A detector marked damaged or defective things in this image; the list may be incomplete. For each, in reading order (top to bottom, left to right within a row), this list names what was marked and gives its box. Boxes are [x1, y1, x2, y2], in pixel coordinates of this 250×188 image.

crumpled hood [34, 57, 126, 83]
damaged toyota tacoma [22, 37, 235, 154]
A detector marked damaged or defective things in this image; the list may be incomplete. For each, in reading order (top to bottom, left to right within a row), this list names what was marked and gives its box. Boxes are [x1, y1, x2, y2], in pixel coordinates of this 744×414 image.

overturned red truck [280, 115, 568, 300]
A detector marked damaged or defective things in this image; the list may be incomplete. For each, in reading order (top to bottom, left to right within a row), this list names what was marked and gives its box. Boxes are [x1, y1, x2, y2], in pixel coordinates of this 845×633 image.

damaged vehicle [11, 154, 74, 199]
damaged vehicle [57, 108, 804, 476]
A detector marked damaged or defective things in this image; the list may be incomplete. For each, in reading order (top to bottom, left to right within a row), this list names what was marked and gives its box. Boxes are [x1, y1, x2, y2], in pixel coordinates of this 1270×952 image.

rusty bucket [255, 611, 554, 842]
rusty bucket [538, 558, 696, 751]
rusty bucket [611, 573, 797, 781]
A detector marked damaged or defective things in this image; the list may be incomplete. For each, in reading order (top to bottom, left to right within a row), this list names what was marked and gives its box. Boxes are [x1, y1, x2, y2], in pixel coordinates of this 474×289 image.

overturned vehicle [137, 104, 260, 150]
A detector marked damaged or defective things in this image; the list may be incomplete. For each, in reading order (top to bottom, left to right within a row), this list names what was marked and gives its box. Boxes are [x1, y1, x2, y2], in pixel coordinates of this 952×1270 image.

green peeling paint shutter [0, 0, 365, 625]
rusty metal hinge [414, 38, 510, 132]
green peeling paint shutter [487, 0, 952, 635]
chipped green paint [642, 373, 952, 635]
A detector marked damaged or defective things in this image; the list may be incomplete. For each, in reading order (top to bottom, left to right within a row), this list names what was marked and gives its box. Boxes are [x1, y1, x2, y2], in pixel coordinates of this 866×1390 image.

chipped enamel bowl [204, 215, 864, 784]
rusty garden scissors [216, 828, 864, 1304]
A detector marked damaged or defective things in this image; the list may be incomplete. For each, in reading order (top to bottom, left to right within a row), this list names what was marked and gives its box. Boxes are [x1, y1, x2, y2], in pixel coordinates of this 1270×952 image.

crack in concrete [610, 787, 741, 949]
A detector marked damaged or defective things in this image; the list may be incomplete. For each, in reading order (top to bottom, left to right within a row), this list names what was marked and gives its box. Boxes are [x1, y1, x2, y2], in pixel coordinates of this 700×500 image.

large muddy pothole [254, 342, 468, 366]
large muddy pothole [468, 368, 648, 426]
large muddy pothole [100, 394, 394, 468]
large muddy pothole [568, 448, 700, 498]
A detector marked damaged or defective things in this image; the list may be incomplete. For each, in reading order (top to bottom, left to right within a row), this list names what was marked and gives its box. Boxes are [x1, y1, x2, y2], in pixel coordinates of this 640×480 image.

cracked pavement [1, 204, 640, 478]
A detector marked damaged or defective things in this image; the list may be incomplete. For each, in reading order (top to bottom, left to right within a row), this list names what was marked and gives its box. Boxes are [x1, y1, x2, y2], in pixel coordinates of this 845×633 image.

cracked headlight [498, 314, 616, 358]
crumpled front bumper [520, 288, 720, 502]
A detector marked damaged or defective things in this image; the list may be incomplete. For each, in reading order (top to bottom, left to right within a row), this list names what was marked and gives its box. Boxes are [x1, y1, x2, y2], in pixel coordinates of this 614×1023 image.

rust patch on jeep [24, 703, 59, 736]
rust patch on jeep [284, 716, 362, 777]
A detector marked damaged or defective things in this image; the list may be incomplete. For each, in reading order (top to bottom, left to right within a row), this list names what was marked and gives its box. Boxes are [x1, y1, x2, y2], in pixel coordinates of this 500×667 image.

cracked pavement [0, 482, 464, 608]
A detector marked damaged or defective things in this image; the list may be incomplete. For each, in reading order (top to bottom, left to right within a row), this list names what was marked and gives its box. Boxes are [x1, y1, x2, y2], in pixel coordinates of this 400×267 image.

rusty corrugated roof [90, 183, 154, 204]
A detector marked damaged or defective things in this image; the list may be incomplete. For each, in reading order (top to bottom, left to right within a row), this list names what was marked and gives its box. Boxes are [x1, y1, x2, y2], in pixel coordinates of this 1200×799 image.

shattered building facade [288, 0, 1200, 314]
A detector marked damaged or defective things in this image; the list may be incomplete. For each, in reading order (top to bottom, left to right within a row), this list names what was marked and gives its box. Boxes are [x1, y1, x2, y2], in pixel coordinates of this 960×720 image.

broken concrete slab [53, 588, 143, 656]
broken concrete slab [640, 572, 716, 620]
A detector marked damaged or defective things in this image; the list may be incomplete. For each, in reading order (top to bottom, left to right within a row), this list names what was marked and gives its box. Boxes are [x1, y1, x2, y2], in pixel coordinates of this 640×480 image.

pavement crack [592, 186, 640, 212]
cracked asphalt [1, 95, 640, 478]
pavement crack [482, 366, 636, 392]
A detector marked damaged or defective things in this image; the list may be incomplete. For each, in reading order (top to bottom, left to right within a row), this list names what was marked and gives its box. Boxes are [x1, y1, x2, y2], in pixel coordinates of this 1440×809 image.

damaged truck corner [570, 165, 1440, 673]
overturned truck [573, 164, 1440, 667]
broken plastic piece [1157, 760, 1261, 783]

--------------------------------------------------

Give every non-blank line of all the entries above as a single numbered list.

#### [EXERCISE RESULT]
1. A detector marked damaged or defective things in this image; the list may be incomplete. For each, in reading order (top to bottom, left to right within a row), this list names what was marked and gives its box. Boxes are [x1, y1, x2, y2], in pixel coordinates of this 250×188 image.
2. crumpled hood [34, 57, 126, 83]
3. damaged toyota tacoma [22, 37, 235, 154]
4. A detector marked damaged or defective things in this image; the list may be incomplete. For each, in reading order (top to bottom, left to right within a row), this list names what was marked and gives its box. Boxes are [x1, y1, x2, y2], in pixel coordinates of this 744×414 image.
5. overturned red truck [280, 115, 568, 300]
6. A detector marked damaged or defective things in this image; the list may be incomplete. For each, in reading order (top to bottom, left to right within a row), this list names what was marked and gives its box. Boxes are [x1, y1, x2, y2], in pixel coordinates of this 845×633 image.
7. damaged vehicle [11, 154, 74, 199]
8. damaged vehicle [57, 108, 804, 476]
9. A detector marked damaged or defective things in this image; the list may be incomplete. For each, in reading order (top to bottom, left to right within a row), this list names what was marked and gives its box. Boxes are [x1, y1, x2, y2], in pixel coordinates of this 1270×952 image.
10. rusty bucket [255, 611, 554, 842]
11. rusty bucket [538, 558, 696, 751]
12. rusty bucket [611, 573, 797, 781]
13. A detector marked damaged or defective things in this image; the list may be incomplete. For each, in reading order (top to bottom, left to right within a row), this list names what was marked and gives its box. Boxes are [x1, y1, x2, y2], in pixel coordinates of this 474×289 image.
14. overturned vehicle [137, 104, 260, 150]
15. A detector marked damaged or defective things in this image; the list may be incomplete. For each, in reading order (top to bottom, left to right within a row), this list names what was marked and gives its box. Boxes are [x1, y1, x2, y2], in pixel coordinates of this 952×1270 image.
16. green peeling paint shutter [0, 0, 365, 625]
17. rusty metal hinge [414, 38, 510, 132]
18. green peeling paint shutter [487, 0, 952, 635]
19. chipped green paint [642, 373, 952, 635]
20. A detector marked damaged or defective things in this image; the list may be incomplete. For each, in reading order (top to bottom, left to right within a row), this list names what was marked and gives its box. Boxes are [x1, y1, x2, y2], in pixel coordinates of this 866×1390 image.
21. chipped enamel bowl [204, 215, 864, 784]
22. rusty garden scissors [216, 828, 864, 1304]
23. A detector marked damaged or defective things in this image; the list may be incomplete. For each, in reading order (top to bottom, left to right within a row), this list names what was marked and gives its box. Boxes are [x1, y1, x2, y2], in pixel coordinates of this 1270×952 image.
24. crack in concrete [610, 787, 741, 949]
25. A detector marked damaged or defective things in this image; the list may be incomplete. For each, in reading order (top to bottom, left to right within a row), this list names what was marked and gives its box. Boxes are [x1, y1, x2, y2], in pixel coordinates of this 700×500 image.
26. large muddy pothole [254, 342, 468, 366]
27. large muddy pothole [468, 368, 648, 426]
28. large muddy pothole [100, 394, 394, 468]
29. large muddy pothole [568, 448, 700, 498]
30. A detector marked damaged or defective things in this image; the list may be incomplete. For each, in reading order (top to bottom, left to right within a row), this list names what was marked and gives its box. Boxes are [x1, y1, x2, y2], in pixel coordinates of this 640×480 image.
31. cracked pavement [1, 204, 640, 478]
32. A detector marked damaged or defective things in this image; the list may be incomplete. For each, in reading order (top to bottom, left to right within a row), this list names what was marked and gives its box. Boxes are [x1, y1, x2, y2], in pixel coordinates of this 845×633 image.
33. cracked headlight [498, 314, 616, 358]
34. crumpled front bumper [520, 288, 720, 502]
35. A detector marked damaged or defective things in this image; the list may be incomplete. For each, in reading order (top to bottom, left to right within a row), this list names what was marked and gives its box. Boxes are [x1, y1, x2, y2], in pixel coordinates of this 614×1023 image.
36. rust patch on jeep [24, 703, 59, 736]
37. rust patch on jeep [284, 716, 362, 777]
38. A detector marked damaged or defective things in this image; the list may be incomplete. For each, in reading order (top to bottom, left to right within a row), this list names what was marked and gives its box. Boxes are [x1, y1, x2, y2], in pixel coordinates of this 500×667 image.
39. cracked pavement [0, 482, 464, 608]
40. A detector marked damaged or defective things in this image; the list may be incomplete. For each, in reading order (top to bottom, left to right within a row), this list names what was marked and gives its box. Boxes are [x1, y1, x2, y2], in pixel coordinates of this 400×267 image.
41. rusty corrugated roof [90, 183, 154, 204]
42. A detector marked damaged or defective things in this image; the list may be incomplete. For each, in reading order (top to bottom, left to right within a row), this list names what was marked and gives its box. Boxes are [x1, y1, x2, y2], in pixel coordinates of this 1200×799 image.
43. shattered building facade [288, 0, 1200, 314]
44. A detector marked damaged or defective things in this image; the list may be incomplete. For each, in reading order (top to bottom, left to right within a row), this list names what was marked and gives its box. Boxes are [x1, y1, x2, y2], in pixel coordinates of this 960×720 image.
45. broken concrete slab [53, 588, 143, 656]
46. broken concrete slab [640, 572, 716, 620]
47. A detector marked damaged or defective things in this image; the list may be incomplete. For each, in reading order (top to bottom, left to right within a row), this list names what was marked and gives its box. Boxes are [x1, y1, x2, y2], in pixel coordinates of this 640×480 image.
48. pavement crack [592, 186, 640, 212]
49. cracked asphalt [1, 95, 640, 478]
50. pavement crack [482, 366, 636, 392]
51. A detector marked damaged or defective things in this image; the list may be incomplete. For each, in reading order (top to bottom, left to right within a row), this list names what was marked and gives its box. Boxes are [x1, y1, x2, y2], in pixel coordinates of this 1440×809 image.
52. damaged truck corner [570, 165, 1440, 673]
53. overturned truck [573, 164, 1440, 667]
54. broken plastic piece [1157, 760, 1261, 783]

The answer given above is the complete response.